Jonathan Dickerson , Ph.D.
B.S. Wilmington College, 2003
Ph.D. University of Cincinnati, 2010
Biosketch and Research Interests
Jonathan Dickerson is a postdoctoral fellow who joined the Conn lab in September of 2010. Jon did his graduate work in the laboratory of Dr. Kim Seroogy at the University of Cincinnati. His graduate work focused on the role of a group of neurotrophic factors called neuregulins, in the injured and aged nigrostriatal system. These neuregulins showed therapeutic potential in both a young and aged neurotoxin model of Parkinson’s disease.

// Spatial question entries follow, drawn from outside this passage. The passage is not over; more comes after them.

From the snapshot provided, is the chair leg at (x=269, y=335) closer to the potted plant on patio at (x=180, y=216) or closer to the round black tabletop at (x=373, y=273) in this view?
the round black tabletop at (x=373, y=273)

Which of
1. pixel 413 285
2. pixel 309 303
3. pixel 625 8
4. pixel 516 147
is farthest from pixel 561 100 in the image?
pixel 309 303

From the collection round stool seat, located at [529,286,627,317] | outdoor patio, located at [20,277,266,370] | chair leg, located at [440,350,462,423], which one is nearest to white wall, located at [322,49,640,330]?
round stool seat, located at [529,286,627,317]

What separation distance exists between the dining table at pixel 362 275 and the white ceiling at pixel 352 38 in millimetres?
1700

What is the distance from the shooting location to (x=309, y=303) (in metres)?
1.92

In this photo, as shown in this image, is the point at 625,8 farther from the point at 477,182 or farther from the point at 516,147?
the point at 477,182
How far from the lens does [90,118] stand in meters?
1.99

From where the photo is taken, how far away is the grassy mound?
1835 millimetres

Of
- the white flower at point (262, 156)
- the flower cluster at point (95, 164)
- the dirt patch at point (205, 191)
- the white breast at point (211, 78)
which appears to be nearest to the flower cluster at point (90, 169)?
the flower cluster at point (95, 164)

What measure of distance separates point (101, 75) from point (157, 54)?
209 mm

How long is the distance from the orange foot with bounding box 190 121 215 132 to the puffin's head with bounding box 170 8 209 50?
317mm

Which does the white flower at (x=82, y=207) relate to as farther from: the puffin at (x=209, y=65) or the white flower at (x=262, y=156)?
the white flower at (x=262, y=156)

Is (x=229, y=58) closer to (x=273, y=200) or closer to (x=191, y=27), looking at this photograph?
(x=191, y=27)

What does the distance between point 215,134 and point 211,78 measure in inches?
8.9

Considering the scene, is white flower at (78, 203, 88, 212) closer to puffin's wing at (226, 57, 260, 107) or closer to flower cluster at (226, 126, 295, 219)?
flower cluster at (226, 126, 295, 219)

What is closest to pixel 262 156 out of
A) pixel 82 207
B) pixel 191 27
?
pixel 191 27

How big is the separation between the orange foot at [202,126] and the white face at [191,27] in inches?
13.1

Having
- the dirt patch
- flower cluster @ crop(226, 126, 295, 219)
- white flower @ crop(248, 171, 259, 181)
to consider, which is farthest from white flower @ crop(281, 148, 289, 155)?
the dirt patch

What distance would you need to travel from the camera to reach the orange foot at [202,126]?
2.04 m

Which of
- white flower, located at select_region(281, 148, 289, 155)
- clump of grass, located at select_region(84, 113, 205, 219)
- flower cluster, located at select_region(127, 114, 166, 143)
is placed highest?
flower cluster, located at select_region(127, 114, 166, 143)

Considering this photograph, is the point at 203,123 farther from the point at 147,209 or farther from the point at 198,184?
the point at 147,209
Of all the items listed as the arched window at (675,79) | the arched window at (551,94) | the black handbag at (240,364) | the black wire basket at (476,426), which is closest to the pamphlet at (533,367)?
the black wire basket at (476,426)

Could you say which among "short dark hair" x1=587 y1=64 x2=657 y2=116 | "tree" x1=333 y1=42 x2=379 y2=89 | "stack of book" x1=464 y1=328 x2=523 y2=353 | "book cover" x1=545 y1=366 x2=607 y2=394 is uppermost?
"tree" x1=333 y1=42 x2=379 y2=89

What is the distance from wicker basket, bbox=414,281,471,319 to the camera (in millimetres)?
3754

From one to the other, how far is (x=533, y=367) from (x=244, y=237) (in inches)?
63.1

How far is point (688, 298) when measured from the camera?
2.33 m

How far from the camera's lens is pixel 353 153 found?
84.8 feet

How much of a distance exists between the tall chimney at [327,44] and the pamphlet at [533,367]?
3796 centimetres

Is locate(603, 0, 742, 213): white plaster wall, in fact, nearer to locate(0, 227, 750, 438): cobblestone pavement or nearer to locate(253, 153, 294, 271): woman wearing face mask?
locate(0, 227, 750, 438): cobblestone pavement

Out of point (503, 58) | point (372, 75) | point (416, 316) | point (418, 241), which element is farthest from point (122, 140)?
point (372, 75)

In the Conn laboratory, Jon plans to investigate novel therapeutic approaches such as modulation of metabotropic glutamate receptors (mGluR) for the treatment of neurodegenerative diseases. Previous work has shown that positive allosteric modulators of group III mGluRs display disease modifying properties by improving motor function in several models of Parkinson’s disease. Jon plans on using these modulators of mGluR4 in animal models of Parkinson’s disease in order to determine if they have any neuroprotective activity for the nigrostriatal system in vivo. Developing therapeutic approaches for neurodegenerative diseases that are systemically active, disease modifying, and prevent further degeneration would be highly beneficial for patients.
Carter, K., Dickerson, J., Schoepp, D.D., Reilly, M., Herring, N., Williams, J., Sallee, F.R., Sharp, J.W., and Sharp, F.R. (2004) The mGlu2/3 receptor agonist LY379268 injected into cortex or thalamus decreases neuronal injury in retrosplenial cortex produced by NMDA receptor antagonist MK-801: possible implications for psychosis. Neuropharmacology. 47: 1135-1145.
Dickerson, J., and Sharp, F.R. (2006) Atypical antipsychotics and a Src kinase inhibitor (PP1) prevent cortical injury produced by the psychomimetic, noncompetitive NMDA receptor antagonist MK-801. Neuropsychopharmacology. 31: 1420-1430.
Dickerson, J.W., Hemmerle, A.M., Numan, S., Lundgren, K.H., and Seroogy, K.B. (2009). Decreased expression of ErbB4 and tyrosine hydroxylase mRNA and protein in the ventral midbrain of aged rats. Neuroscience. 163: 482-489.
Suidan, G.L., Dickerson, J.W., Chen, Y., Mcdole, J.R., Tripathi, P., Pirko, I., Seroogy, K.B., Johnson, A.J. (2010). CD8 T cell-mediated VEGF expression promotes CNS vascular permeability under neuro-inflammatory conditions. J. Immunol. 184: 1031-1040.
Hemmerle, A.M., Dickerson, J.W., Herring, N.R., Schaefer, T.L., Vorhees, C.V.,
Williams, M.T., and Seroogy, K.B. (2010). (±)3,4-Methylenedioxymethamphetamine (ecstasy) treatment modulates expression of neurotrophins and their receptors in multiple regions of adult rat brain. J. Comp. Neurol. In revision.